Das Video zeigte eine zauberhafte Hündin, der ich gerne geholfen hätte, doch in meiner Situation war mir ein dritter Hund zu viel und ich sagte ab. Nachdem ein anderer Vermittlungsversuch kurzfristig scheiterte, die Hündin jedoch bereits auf dem Weg nach Deutschland war, habe ich mich entschlossen, in Anbetracht des Schicksals dieser jungen Hündin und ihrer so kurzen Lebenserwartung, ihr zumindest noch ein paar Wochen liebevolle Pflege in meinem kleinen Rudel und in meinem Garten zu gönnen. Auch Scham spielt bei mir eine Rolle, Scham, wie grausam Menschen mit Tieren umgehen, und der Wunsch, zumindest an einzelnen Tieren etwas von dieser Brutalität wieder gut zu machen. Es ist nicht die ganze Welt, die wir retten können, doch für ein gerettetes Tier ist es die ganze Welt. So kam Limon nach erheblichen organisatorischen Klimmzügen und glücklichen Fügungen dazu dann doch als Notfall zu mir.

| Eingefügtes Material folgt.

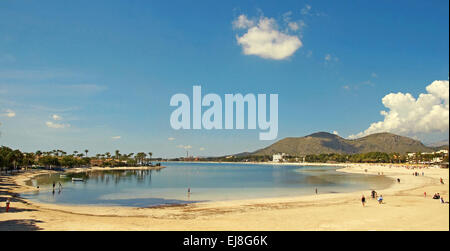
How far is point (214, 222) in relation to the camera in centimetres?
2200

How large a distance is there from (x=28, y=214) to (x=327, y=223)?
2691 cm

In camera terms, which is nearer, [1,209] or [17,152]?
[1,209]

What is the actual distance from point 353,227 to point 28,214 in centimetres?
2852
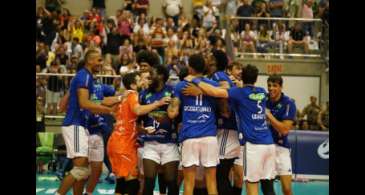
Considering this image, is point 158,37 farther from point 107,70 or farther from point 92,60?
point 92,60

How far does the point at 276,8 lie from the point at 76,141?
15927 millimetres

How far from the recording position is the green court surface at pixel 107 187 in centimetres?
1437

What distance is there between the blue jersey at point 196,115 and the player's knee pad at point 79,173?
5.79ft

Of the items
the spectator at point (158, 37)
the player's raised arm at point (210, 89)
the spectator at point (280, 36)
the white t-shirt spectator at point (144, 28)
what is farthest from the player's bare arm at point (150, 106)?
the white t-shirt spectator at point (144, 28)

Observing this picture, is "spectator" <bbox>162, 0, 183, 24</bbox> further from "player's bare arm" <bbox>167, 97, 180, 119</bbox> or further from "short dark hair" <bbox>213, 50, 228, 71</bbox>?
"player's bare arm" <bbox>167, 97, 180, 119</bbox>

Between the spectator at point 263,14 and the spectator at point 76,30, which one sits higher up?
the spectator at point 263,14

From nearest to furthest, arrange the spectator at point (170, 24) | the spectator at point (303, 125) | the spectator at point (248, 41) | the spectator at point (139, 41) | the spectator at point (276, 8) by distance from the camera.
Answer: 1. the spectator at point (303, 125)
2. the spectator at point (139, 41)
3. the spectator at point (248, 41)
4. the spectator at point (170, 24)
5. the spectator at point (276, 8)

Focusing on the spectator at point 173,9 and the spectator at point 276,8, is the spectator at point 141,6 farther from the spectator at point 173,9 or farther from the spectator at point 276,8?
the spectator at point 276,8

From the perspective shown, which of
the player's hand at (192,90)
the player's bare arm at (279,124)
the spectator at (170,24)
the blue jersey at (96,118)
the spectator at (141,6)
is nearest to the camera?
the player's hand at (192,90)

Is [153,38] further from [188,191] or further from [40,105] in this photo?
[188,191]

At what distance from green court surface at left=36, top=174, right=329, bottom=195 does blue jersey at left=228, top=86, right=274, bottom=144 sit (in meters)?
4.21
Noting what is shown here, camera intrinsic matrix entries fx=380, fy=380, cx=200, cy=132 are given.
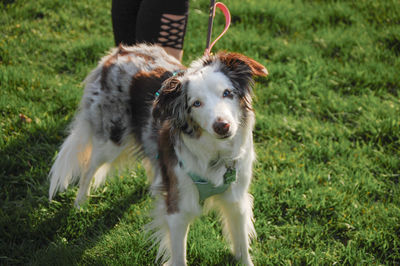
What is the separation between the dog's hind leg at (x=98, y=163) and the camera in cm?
320

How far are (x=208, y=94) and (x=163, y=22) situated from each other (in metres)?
1.28

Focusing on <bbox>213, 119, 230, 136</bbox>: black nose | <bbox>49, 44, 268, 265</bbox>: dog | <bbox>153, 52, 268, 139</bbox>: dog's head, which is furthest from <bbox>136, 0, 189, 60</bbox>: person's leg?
<bbox>213, 119, 230, 136</bbox>: black nose

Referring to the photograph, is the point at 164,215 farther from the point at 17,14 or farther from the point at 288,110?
the point at 17,14

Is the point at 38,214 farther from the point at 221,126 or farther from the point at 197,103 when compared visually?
the point at 221,126

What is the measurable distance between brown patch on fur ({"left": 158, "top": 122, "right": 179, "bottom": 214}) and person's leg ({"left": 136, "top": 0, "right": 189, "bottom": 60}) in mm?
995

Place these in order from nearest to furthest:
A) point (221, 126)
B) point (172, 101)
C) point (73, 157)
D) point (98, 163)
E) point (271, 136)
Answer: point (221, 126), point (172, 101), point (98, 163), point (73, 157), point (271, 136)

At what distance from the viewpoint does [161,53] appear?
312 centimetres

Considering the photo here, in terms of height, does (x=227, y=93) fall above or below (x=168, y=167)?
above

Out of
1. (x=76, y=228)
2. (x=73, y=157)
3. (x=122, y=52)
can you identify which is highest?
(x=122, y=52)

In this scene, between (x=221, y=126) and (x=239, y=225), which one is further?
(x=239, y=225)

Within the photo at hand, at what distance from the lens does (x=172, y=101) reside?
2.29 m

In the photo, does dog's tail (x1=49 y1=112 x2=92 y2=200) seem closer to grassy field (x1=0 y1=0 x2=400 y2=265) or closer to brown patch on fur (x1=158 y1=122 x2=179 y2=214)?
grassy field (x1=0 y1=0 x2=400 y2=265)

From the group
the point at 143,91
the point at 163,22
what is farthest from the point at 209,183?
the point at 163,22

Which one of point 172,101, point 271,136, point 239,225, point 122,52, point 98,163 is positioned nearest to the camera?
point 172,101
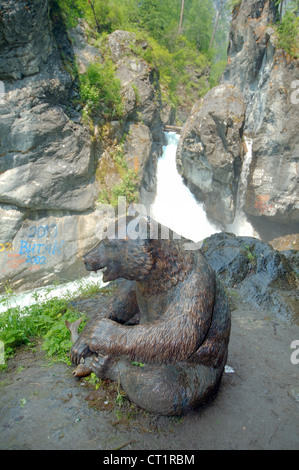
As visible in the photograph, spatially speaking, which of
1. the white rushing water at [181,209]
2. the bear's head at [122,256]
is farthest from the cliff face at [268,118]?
the bear's head at [122,256]

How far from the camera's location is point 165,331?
1729 mm

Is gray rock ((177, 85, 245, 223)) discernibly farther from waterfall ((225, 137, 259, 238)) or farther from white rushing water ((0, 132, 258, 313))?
white rushing water ((0, 132, 258, 313))

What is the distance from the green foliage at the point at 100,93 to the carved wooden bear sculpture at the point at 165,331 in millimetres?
10007

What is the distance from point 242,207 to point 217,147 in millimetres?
3235

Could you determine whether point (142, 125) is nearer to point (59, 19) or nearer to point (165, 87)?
point (59, 19)

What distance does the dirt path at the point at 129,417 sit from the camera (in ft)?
5.56

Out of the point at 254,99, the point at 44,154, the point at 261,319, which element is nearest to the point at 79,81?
the point at 44,154

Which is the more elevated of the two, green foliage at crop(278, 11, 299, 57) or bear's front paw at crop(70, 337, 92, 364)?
green foliage at crop(278, 11, 299, 57)

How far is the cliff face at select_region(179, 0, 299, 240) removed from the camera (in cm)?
1091

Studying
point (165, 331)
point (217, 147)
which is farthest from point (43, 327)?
point (217, 147)

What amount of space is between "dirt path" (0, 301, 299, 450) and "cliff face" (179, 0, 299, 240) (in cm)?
1063

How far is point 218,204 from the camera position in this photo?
45.2 feet

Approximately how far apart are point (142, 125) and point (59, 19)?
16.9 feet

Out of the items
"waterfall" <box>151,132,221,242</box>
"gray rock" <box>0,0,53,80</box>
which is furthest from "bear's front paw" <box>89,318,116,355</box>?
"waterfall" <box>151,132,221,242</box>
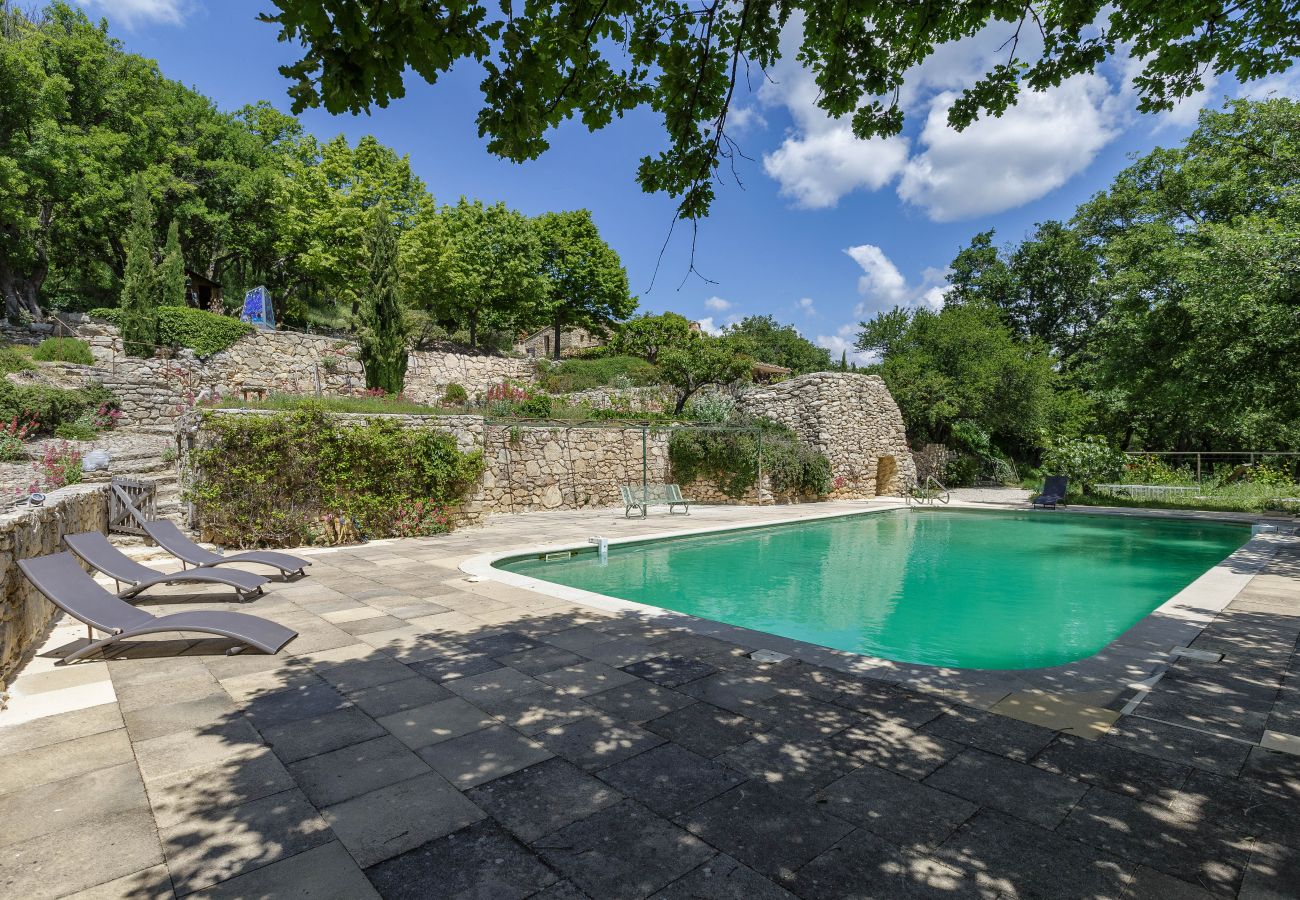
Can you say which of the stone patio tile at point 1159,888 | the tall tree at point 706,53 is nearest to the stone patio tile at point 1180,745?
the stone patio tile at point 1159,888

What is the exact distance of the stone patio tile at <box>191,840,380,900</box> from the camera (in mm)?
1780

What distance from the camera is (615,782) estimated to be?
245cm

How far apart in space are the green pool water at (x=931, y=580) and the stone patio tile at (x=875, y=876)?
3.56 meters

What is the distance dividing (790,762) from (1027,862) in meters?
0.90

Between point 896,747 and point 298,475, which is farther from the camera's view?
point 298,475

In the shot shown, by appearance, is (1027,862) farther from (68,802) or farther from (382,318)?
(382,318)

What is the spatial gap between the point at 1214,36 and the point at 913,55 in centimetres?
Result: 182

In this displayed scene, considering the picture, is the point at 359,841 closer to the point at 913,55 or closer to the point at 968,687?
the point at 968,687

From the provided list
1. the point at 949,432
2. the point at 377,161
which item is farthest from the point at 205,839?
the point at 377,161

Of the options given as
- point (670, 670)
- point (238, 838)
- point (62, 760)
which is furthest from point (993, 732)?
point (62, 760)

An einem Montag Abend im Juli 2015 war es soweit, Limon kam in der Transportbox an. Als Empfangskomitee standen neben meiner Person meine beiden Hunde bereit sowie Sabine, unsere Hundesitterin. Da war sie nun, die kleine Limon mit einem dicken Verband am Hinterlauf und wußte nicht so recht wohin mit sich, konnte gerade mal einen Schritt gehen, um sich danach wieder hinsetzen zu müssen – und sie zog eine deutliche Urinspur hinter sich her. Überraschung. Sie wurde zunächst von meinen beiden Hunden argwöhnisch und aus größtmöglicher Distanz beschnuppert. Cara war zurückhaltend aber nicht unfreundlich, gelassen halt wie es alte Hund sind, Nelson hat sich gefreut, eine potenzielle Spielkameradin zu begrüßen, wurde jedoch von Limon zurückgewiesen. Sie musste erst einmal zur Ruhe kommen. Sie fraß tüchtig – ein Golden Retriever-Mischling eben – und fiel dann in einen komatösen Schlaf in ihrem neuen Körbchen. Limon war da.

Gleich am Tag nach ihrer Ankunft hatte ich einen Termin bei einer auf Auslandshunde spezialisierten und erfahrenen Tierärztin, leider eine Stunde Fahrtzeit entfernt. Da eine aufwändige tierärztliche Behandlung von mir ‚nebenbei‘ damals nicht zu leisten war, wurde ich dankenswerterweise von der Stiftung Dr. Musella und einem regionalen Tierschutzverein unterstützt mit einer Kostenzusage, falls die Tierarztkosten höher ausfielen. Dafür war ich sehr dankbar.

Die Tierärztin schüttelte bedenklich den Kopf, als sie die zermatschte Pfote sah und meinte, eine Amputation sei unvermeidbar. Sie werde davor jedoch geröntgt und intensiv untersucht. So blieb Limon über Nacht in der Tierklinik.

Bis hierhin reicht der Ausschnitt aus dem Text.